Движимый жаждой истины, я решил не медля нанести визит Маньке…
Глава двадцать пятая
Манька Спицына встретила меня изумлённым «О!». Она явно не ожидала, что к ней в гости нагряну именно я.
— И что это вы ко мне на ночь глядя? — кокетливо пропела она, впуская меня в дом и старательно заслоняя вырисовывавшийся за её спиной строй пустых бутылей. — Чего это вам с женой не сидится?
Но когда я озвучил цель своего появления, от её игривости не осталось и следа.
— Не буду я про Яшку ничего говорить, — сурово заявила она. — Коли есть на нём вина — доказывайте её сами. Я вам в этом не помощница.
— Я здесь не для того, чтобы доказать его вину, — пояснил я, — а для того, чтобы выяснить, действительно ли она на нём есть.
Манька недоверчиво хмыкнула:
— А зачем это вам? Какой для вас в этом смысл?

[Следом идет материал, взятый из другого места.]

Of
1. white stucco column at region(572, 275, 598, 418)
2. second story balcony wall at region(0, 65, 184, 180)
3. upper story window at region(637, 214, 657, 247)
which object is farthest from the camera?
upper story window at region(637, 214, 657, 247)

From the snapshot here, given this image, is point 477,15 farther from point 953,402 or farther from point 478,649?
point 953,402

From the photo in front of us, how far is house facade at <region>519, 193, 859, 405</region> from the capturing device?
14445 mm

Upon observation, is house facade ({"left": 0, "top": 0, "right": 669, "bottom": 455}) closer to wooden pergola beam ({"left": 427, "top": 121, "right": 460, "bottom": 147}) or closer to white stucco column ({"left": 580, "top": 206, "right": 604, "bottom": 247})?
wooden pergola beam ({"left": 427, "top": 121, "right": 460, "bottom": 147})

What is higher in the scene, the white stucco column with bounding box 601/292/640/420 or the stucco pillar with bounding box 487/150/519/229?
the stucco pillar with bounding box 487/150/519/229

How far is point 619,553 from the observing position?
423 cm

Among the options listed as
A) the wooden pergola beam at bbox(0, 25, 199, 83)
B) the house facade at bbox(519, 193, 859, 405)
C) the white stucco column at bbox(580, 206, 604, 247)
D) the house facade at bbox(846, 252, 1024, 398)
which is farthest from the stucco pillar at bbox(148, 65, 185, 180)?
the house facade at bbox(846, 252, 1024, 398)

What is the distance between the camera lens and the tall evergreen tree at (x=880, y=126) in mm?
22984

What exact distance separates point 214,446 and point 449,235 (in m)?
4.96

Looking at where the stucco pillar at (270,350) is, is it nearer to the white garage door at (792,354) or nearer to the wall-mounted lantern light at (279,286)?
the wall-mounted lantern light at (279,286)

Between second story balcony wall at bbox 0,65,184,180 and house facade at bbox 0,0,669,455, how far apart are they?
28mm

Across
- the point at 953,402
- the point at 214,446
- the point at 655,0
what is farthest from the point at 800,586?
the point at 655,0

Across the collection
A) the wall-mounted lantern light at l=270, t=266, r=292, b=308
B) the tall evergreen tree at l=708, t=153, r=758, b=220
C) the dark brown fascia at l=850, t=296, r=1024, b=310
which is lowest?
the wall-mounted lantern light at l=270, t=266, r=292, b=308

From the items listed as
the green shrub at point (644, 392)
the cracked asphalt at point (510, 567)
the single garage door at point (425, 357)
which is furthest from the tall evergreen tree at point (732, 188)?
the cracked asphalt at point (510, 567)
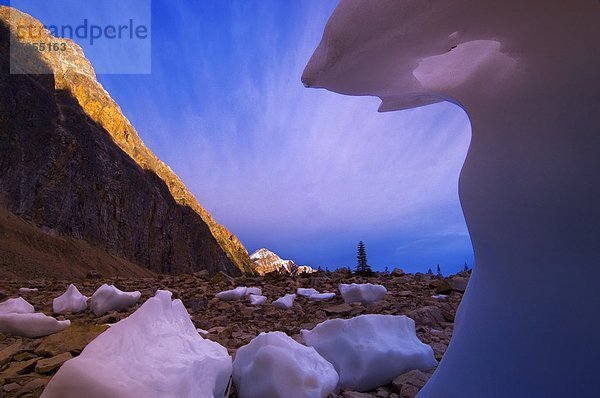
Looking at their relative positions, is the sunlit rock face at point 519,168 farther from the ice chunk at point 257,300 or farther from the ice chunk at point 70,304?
the ice chunk at point 70,304

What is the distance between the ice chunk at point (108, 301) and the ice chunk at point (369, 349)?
2916 millimetres

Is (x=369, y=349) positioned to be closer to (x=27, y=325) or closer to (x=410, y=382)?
(x=410, y=382)

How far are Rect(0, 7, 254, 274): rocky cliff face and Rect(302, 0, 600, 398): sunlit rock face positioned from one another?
26139mm

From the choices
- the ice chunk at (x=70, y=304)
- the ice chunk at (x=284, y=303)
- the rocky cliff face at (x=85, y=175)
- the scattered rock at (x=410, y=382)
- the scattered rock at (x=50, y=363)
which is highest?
the rocky cliff face at (x=85, y=175)

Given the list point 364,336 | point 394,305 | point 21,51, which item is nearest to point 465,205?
point 364,336

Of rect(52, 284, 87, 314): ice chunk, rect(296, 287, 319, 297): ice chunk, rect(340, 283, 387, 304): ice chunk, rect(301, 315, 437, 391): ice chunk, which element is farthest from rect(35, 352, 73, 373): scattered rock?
rect(296, 287, 319, 297): ice chunk

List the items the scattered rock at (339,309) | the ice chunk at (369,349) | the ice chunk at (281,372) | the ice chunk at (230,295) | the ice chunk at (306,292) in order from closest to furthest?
the ice chunk at (281,372)
the ice chunk at (369,349)
the scattered rock at (339,309)
the ice chunk at (230,295)
the ice chunk at (306,292)

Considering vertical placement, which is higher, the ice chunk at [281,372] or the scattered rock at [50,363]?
the scattered rock at [50,363]

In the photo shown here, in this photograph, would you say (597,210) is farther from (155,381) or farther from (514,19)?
(155,381)

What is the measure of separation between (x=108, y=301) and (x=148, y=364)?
3.35m

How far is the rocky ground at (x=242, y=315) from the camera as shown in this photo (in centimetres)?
208

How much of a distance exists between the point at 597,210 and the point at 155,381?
1.74 meters

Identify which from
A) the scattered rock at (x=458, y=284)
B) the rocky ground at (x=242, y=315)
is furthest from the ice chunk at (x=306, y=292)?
the scattered rock at (x=458, y=284)

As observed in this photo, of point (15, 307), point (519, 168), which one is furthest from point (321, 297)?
point (519, 168)
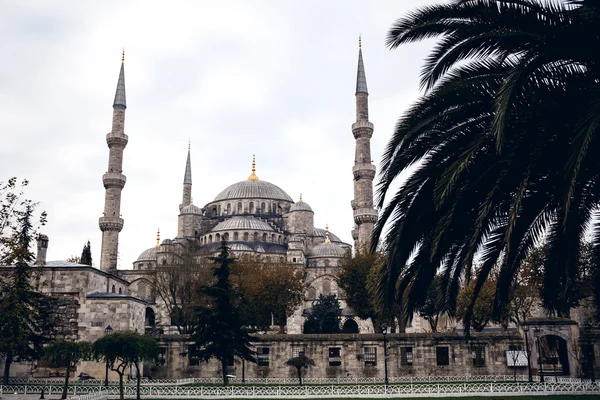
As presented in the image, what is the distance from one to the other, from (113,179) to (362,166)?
75.3 ft

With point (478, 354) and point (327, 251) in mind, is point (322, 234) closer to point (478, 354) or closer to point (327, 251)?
point (327, 251)

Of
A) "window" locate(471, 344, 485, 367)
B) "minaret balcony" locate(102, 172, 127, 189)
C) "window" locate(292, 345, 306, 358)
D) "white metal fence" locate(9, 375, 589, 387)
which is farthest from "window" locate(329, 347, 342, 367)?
"minaret balcony" locate(102, 172, 127, 189)

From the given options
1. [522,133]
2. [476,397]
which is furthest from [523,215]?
[476,397]

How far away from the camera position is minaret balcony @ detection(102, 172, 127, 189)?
5703cm

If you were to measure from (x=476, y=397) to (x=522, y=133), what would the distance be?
674 inches

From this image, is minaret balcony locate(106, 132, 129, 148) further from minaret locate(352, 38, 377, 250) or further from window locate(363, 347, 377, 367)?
window locate(363, 347, 377, 367)

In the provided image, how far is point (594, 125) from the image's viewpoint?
829 cm

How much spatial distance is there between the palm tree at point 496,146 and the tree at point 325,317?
37915 millimetres

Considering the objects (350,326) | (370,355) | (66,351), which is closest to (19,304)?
(66,351)

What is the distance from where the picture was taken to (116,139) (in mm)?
58031

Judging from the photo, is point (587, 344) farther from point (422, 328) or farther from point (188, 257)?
point (188, 257)

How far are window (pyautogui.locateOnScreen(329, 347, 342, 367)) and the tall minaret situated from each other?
27.1 metres

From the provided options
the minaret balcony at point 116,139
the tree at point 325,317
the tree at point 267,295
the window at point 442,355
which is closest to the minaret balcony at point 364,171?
the tree at point 325,317

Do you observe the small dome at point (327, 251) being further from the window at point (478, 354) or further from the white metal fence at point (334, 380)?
the white metal fence at point (334, 380)
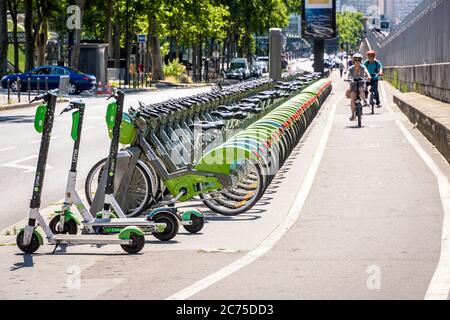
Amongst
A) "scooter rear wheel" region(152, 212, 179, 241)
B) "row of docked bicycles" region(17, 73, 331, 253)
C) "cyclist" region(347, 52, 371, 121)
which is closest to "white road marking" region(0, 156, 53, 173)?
"row of docked bicycles" region(17, 73, 331, 253)

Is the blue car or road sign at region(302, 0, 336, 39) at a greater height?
road sign at region(302, 0, 336, 39)

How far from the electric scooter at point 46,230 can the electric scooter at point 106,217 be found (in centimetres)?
28

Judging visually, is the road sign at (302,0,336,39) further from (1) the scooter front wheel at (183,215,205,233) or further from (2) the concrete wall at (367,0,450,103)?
(1) the scooter front wheel at (183,215,205,233)

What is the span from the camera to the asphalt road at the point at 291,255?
28.3ft

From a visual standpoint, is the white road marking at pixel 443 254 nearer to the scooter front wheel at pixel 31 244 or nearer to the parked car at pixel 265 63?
the scooter front wheel at pixel 31 244

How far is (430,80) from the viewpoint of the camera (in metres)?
33.4

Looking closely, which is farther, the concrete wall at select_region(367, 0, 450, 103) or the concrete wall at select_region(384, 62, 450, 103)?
the concrete wall at select_region(367, 0, 450, 103)

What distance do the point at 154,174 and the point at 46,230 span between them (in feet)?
7.71

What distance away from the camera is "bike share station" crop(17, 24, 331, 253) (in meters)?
10.7

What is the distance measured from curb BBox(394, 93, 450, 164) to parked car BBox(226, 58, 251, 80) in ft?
213

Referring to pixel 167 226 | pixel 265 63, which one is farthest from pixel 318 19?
pixel 265 63

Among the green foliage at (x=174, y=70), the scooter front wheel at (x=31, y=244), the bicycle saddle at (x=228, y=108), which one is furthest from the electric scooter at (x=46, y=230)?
the green foliage at (x=174, y=70)

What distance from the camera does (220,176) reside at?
12.8 meters
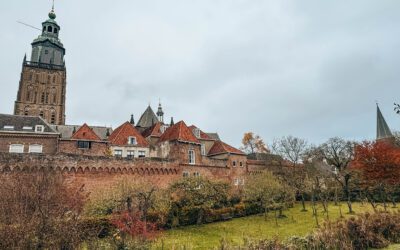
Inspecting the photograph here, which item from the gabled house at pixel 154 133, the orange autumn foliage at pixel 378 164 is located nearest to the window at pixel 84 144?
the gabled house at pixel 154 133

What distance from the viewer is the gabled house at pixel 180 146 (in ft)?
123

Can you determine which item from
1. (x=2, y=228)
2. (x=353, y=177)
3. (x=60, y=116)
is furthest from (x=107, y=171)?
→ (x=60, y=116)

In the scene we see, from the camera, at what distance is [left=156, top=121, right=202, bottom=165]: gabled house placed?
1475 inches

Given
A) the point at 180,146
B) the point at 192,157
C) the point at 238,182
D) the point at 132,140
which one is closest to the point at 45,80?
the point at 132,140

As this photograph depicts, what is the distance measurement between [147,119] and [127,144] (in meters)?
13.8

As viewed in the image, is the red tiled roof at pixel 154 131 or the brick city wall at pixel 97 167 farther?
the red tiled roof at pixel 154 131

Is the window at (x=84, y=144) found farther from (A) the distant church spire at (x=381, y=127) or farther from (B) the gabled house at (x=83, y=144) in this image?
(A) the distant church spire at (x=381, y=127)

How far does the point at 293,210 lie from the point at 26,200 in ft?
100

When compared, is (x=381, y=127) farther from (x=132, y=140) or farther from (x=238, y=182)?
(x=132, y=140)

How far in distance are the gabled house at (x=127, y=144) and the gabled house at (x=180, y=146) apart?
2.34 meters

— А какой смысл судить человека за то, чего он не совершал? — парировал я. — Какой смысл оставлять на свободе настоящего убийцу? Ведь он в любой момент может пойти на новое преступление.
— Жаль, что в милиции так не думают, — горько вздохнула моя собеседница. — Им лишь бы на кого повесить. План по раскрываемости выполнять-то надо.
— Вы считаете, что Яшка ни в чём не виноват?
— Откуда я знаю, виноват он или не виноват? — пожала плечами Манька. — Но мне трудно представить его убийцей. Я его хорошо знаю. Да, он буйный. Да, он бешеный. Он может вдрызг напиться, он может полезть в драку, он может чего-нибудь своровать. Но вот убить — на такое он вряд ли способен. Тем более Гоманчиху. Зачем она ему нужна? Он сроду с ней никаких дел не имел.